:: Set tasks ::
A - Using the Poetry Coalition text, decide whether each statement agrees with it: (i) the reading was broadcast live on Tuesday, August 18, 2020; (ii) Jericho Brown was invited by the Alliance for Young Artists & Writers; (iii) Ríos has taught at Arizona State University since 1982. Answer yes or no for each, quoting the words of the text that decide it.
B - Extract from the Poetry Coalition text the passage from "About the Poetry" to "of this work.", copying it word for word.

:: Quoted text ::
----------------

On Tuesday, August 18, 2020, the founding members of the Poetry Coalition presented a live broadcast of One Poem: A Protest Reading in Support of Black Lives. Watch a recording of the reading here:
The Poetry Coalition invites its audiences to give to efforts and organizations working against racial injustice. Find out more here: Where to Give & Other Resources.
About the Poetry Coalition
The Poetry Coalition is a national alliance of more than 25 organizations dedicated to working together to promote the value poets bring to our culture and the important contribution poetry makes in the lives of people of all ages and backgrounds. Members are nonprofit organizations whose primary mission is to promote poets and poetry, and/or multi-genre literary organizations that serve poets with disabilities and of specific racial, ethnic, or gender identities, backgrounds, or communities. All members present poets at live events. Each March, members also present programming across the country on a theme of social importance. The Poetry Coalition is coordinated by the Academy of American Poets and we are grateful to the Andrew W. Mellon Foundation for its support of this work.
Poets reading include:
Invited by Poetry Society of America
Jericho Brown is author of The Tradition (Copper Canyon 2019), for which he won the Pulitzer Prize. He is the recipient of fellowships from the Guggenheim Foundation, the Radcliffe Institute for Advanced Study at Harvard, and the National Endowment for the Arts, and he is the winner of the Whiting Award. He is the director of the Creative Writing Program and a professor at Emory University.
Brown read “Bullet Points.”
Invited by the Alliance for Young Artists & Writers
Sojourner Ahebee writes stories about African diaspora identities and the eternal question of home and belonging. Her writing and audio stories have appeared in The Atlantic, The Academy of American Poets (Poem A Day), WHYY (NPR Member Station), Rewire, and the Hear to Slay podcast, hosted by Roxane Gay and Tressie McMillan Cottom. In 2013, Ahebee served as a National Student Poet. She is a recipient of the MacDowell Fellowship.
Ahebee read “Origins.”
Invited by the Poetry Center at Arizona State University
Alberto Álvaro Ríos's latest collection of poems is Not Go Away Is My Name. A National Book Award finalist, Ríos has taught at Arizona State University since 1982. He is Arizona’s inaugural poet laureate, a recent chancellor of the Academy of American Poets, and director of the Virginia G. Piper Center for Creative Writing.
Ríos read “A House Called Tomorrow.”

----------------

:: Raw data ::
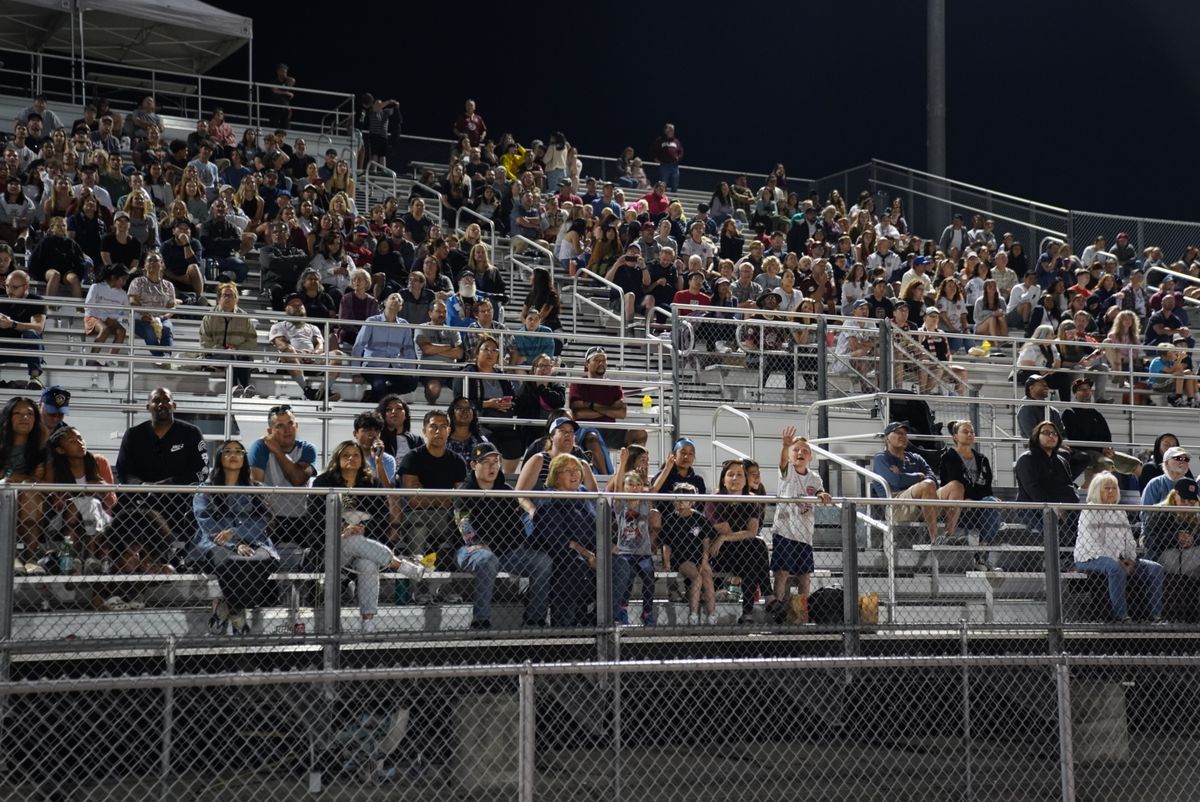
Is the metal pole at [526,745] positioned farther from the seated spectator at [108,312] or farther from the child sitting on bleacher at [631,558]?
the seated spectator at [108,312]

----------------

:: Task-by-task results ::
A -
(i) Yes: "On Tuesday, August 18, 2020, the founding members of the Poetry Coalition presented a live broadcast"
(ii) No: "Invited by Poetry Society of America"
(iii) Yes: "Ríos has taught at Arizona State University since 1982"

B -
About the Poetry Coalition
The Poetry Coalition is a national alliance of more than 25 organizations dedicated to working together to promote the value poets bring to our culture and the important contribution poetry makes in the lives of people of all ages and backgrounds. Members are nonprofit organizations whose primary mission is to promote poets and poetry, and/or multi-genre literary organizations that serve poets with disabilities and of specific racial, ethnic, or gender identities, backgrounds, or communities. All members present poets at live events. Each March, members also present programming across the country on a theme of social importance. The Poetry Coalition is coordinated by the Academy of American Poets and we are grateful to the Andrew W. Mellon Foundation for its support of this work.